* Start Information provided *

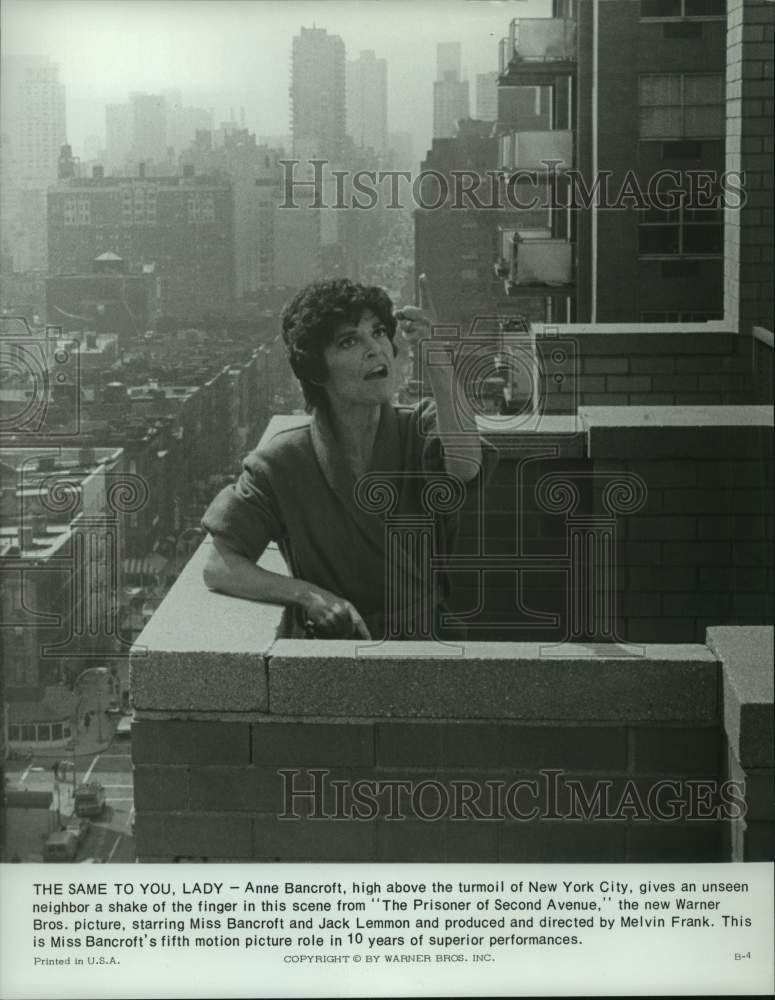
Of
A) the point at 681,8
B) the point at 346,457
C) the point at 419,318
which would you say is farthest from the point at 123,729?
the point at 681,8

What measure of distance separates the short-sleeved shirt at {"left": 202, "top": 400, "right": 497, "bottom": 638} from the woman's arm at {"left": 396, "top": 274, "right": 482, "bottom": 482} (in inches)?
1.0

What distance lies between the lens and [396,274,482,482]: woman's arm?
12.3 feet

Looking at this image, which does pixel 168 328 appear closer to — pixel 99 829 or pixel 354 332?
pixel 354 332

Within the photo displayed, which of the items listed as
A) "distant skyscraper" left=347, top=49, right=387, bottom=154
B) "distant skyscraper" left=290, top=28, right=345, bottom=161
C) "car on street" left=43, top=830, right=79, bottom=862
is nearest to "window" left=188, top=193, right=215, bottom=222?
"distant skyscraper" left=290, top=28, right=345, bottom=161

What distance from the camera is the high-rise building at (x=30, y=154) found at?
12.4 ft

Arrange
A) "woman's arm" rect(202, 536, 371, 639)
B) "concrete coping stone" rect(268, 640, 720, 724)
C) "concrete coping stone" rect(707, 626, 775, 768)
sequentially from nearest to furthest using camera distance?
"concrete coping stone" rect(707, 626, 775, 768)
"concrete coping stone" rect(268, 640, 720, 724)
"woman's arm" rect(202, 536, 371, 639)

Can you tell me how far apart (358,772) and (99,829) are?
27.8 inches

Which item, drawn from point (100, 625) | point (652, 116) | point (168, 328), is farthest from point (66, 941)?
point (652, 116)

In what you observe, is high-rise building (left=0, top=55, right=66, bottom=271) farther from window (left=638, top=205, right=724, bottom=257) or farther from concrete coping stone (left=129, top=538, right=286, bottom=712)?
window (left=638, top=205, right=724, bottom=257)

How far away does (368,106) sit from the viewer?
3.89 metres

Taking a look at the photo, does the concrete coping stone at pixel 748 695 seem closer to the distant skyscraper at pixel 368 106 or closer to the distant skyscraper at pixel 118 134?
the distant skyscraper at pixel 368 106

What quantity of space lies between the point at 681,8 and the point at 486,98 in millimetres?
552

* End Information provided *

* _What is being asked_
Change "high-rise building" to "tower" in the lines from the one containing "Which item, drawn" through the end of the records, and give only those lines, with nothing else altered.

* _Reply_
Which item, drawn from point (100, 625) | point (652, 116) | point (168, 328), is farthest from point (66, 941)?
point (652, 116)

In what you observe, is tower (left=0, top=55, right=66, bottom=271) farther from window (left=638, top=205, right=724, bottom=257) or farther from concrete coping stone (left=129, top=538, right=286, bottom=712)?
window (left=638, top=205, right=724, bottom=257)

How far away does (368,106) sit from the viewer?
3.89 metres

Taking a look at the photo, does the concrete coping stone at pixel 748 695 seem closer to the distant skyscraper at pixel 368 106 or closer to the distant skyscraper at pixel 118 134?
the distant skyscraper at pixel 368 106

What quantity of space lies between the point at 681,8 and the point at 486,98 in millimetres?
552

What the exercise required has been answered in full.